By subdivision 8 it is provided that it shall be prima facie unlawful to exceed the speed limits, thirty-five miles per hour being the extreme limit.
Upon the foregoing statute is based the instruction of which complaint was made. As stated by the appellant, it creates no civil liability, but imposes a penalty for its violation. Yet an injured party, in seeking redress by common-law action, may base such action on the evidence found in its violation; and, as such action is based not on the statute but on the evidence found in its violation, a literal adherence to its language is not essential, though perhaps to be desired.
According to the statement made in Huddy's Enc. on Automobile Law, vol. 3-4, page 61, the great weight of authority is to the effect that a violation of the statute such as the above is negligence per se, but in this State the rule is that it is not negligence per se, but is evidence of negligence (May's v. Ritchie Gro. Co.,177 Ark. 35-37, 5 S.W.2d 728), which casts upon the defendant the burden of proof to establish a compliance with the rule of conduct fixed by the statute, and which would be ordinary care within its meaning. Herring v. Bollinger,181 Ark. 925, 29 S.W.2d 676.
In criticism of the instruction, counsel say: first, that it departs from the language of the statute in that it substitutes the words "prima facie unlawful," for "prima facie evidence of negligence"; second, that it assumes that defendant violated the law; third, that it assumes that driving in excess of thirty-five miles per hour was negligence. Counsel suggest the language in which the instruction should have been couched.

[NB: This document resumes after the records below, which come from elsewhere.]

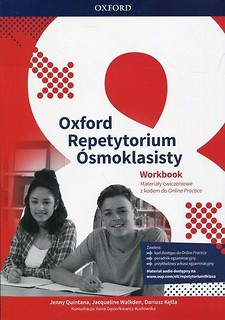 Oxford Repetytorium &Oacute;smoklasisty WB+online practic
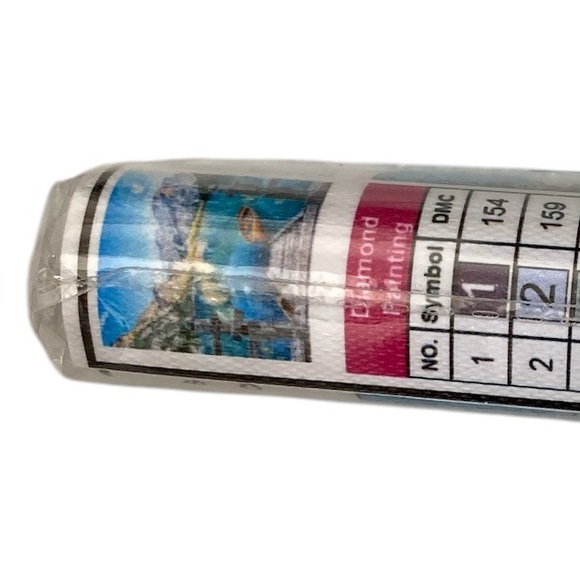 Mountain Lake Diamond Painting Kit 30x30cm Full Drill DIY Art - Picture 3 of 11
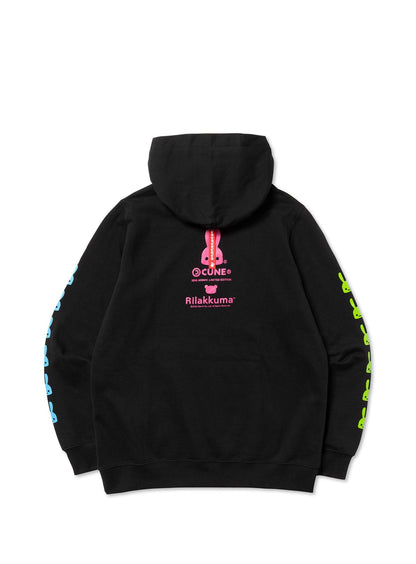 30th ANNIV PULL PARKA リラックマ グラフィティー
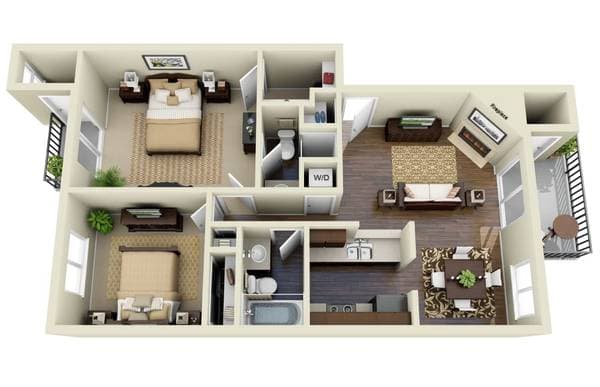 2BR/2BA Apartment on Snell Ave · San Jose photo 5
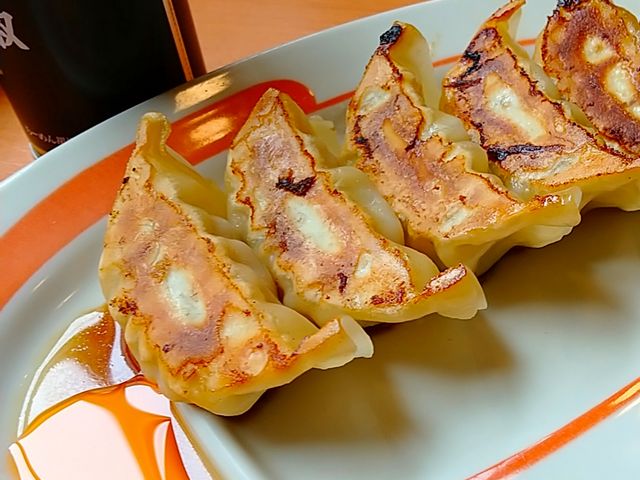 餃子は欠かせないアイテム_幸楽苑 江戸川篠崎店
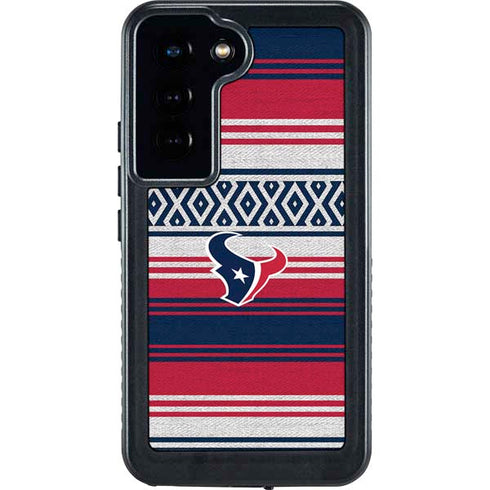 NFL Houston Texans Trailblazer Galaxy S23 Waterproof Case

Under the statute, supra, the prima facie violation is driving in excess of thirty-five miles an hour. Unless, therefore, the driver establishes ordinary care on his part, driving in excess of thirty-five miles per *Page 395 hour violates the law and is evidence of negligence. When one introduces evidence rebutting the prima facie case of unlawful conduct, of course the fact that he was driving in excess of thirty-five miles per hour loses its probative value. The same proof which raises the presumption of an unlawful act creates the evidence of negligence, and the same proof which rebuts that presumption destroys the evidence created by it. So, it seems to us that the use of the words "prima facie evidence of negligence" was unnecessary, for, if they had been wholly omitted, the legal effect would have been unchanged, and stripped of its unnecessary words and arranged in proper order, all interpretation might be placed on the instruction considered as a whole that it did not assume a violation of the law or of defendant's negligence and that the excess speed, if proved, without proof of the exercise of ordinary care on defendant's part, established a violation of the law which was an evidence of negligence sufficient to fix liability, if the rate of speed was the proximate cause of the collision and injuries provided plaintiff himself was not negligent. This seems to us to be the meaning of the instruction.

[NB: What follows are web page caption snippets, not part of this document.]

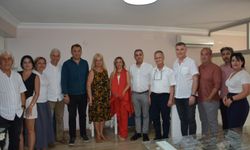 İGC'den Yeni İzmir Gazetesi'ne ziyaret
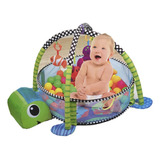 Tapete Atividades 4 Em 1 Piscina Bolinha Tartaruga
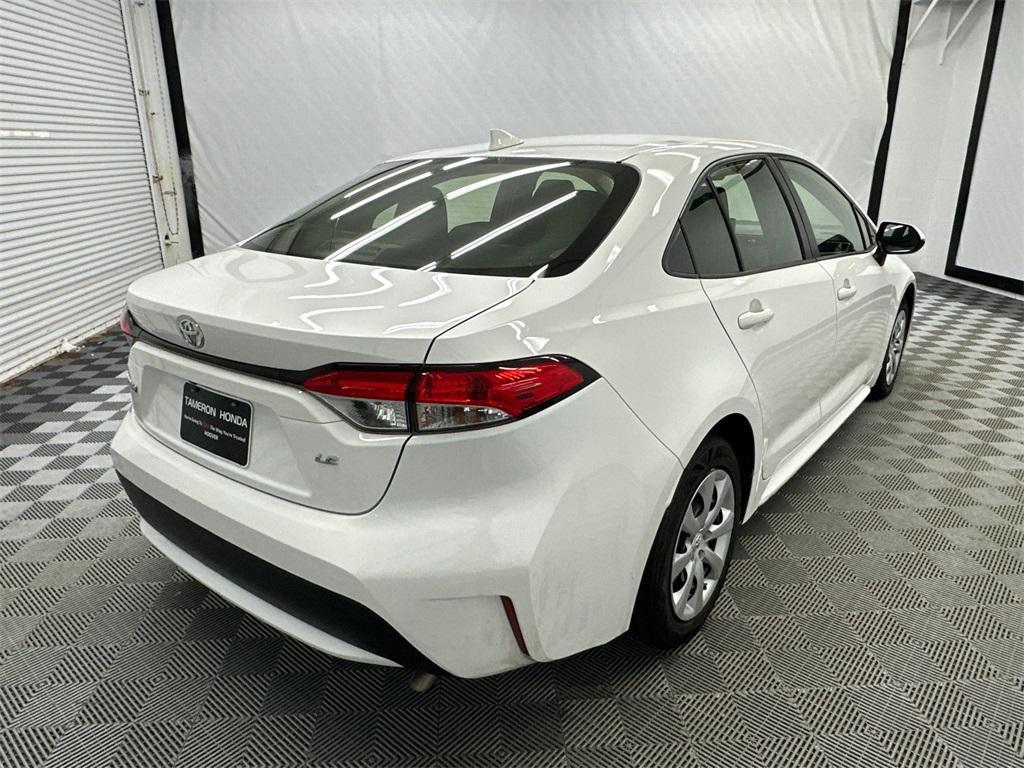 used 2022 Toyota Corolla car, priced at $16,629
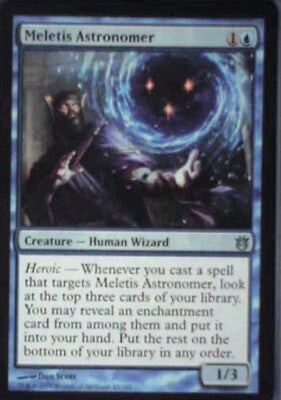 Meletis Astronomer - Born of the Gods: #43, Magic: The Gathering Nm R245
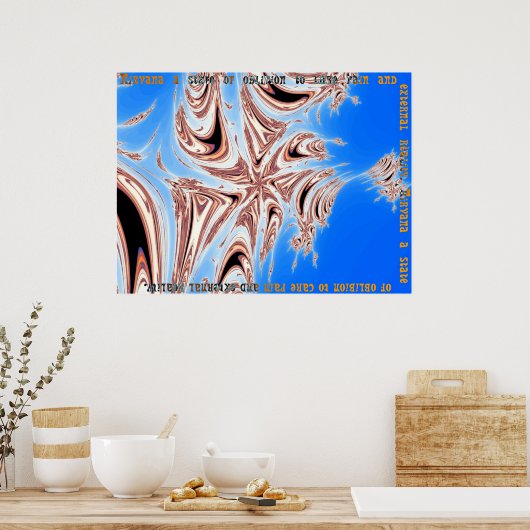 涅槃 ポスター (キッチン)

We have frequently held that where an instruction is imperfectly worded so as to be obscure or ambiguous, if the appellant is of the opinion that it might mislead the jury, he should by specific objection point out what he conceives the assumption of fact to be and the inaccuracies in the language of the instruction. St. L. S.W. Ry. Co. v. McLaughlin, 129 Ark. 377, 196 S.W. 460; St. L. Sw. Ry. Co. v. Wyman, 119 Ark. 530,178 S.W. 423; St. L. I. M. S. R. Co. v. Hutchinson, 101 Ark. 424,142 S.W. 527.
Had the appellant interposed his specific objections, the court could, and doubtless would, have converted the instruction into a concise and clear statement of the law by the use of a few qualifying and explanatory words; or, the appellant, if he so desired, might have had the instruction put in a more accurate form by presenting a correct prayer for instructions on the issues *Page 396 involved, thus removing any anticipated doubts from the mind of the jury. As the instruction was not necessarily erroneous and prejudicial, a general objection was not sufficient.
Case affirmed.
Mr. Justice MEHAFFY disqualified and not participating.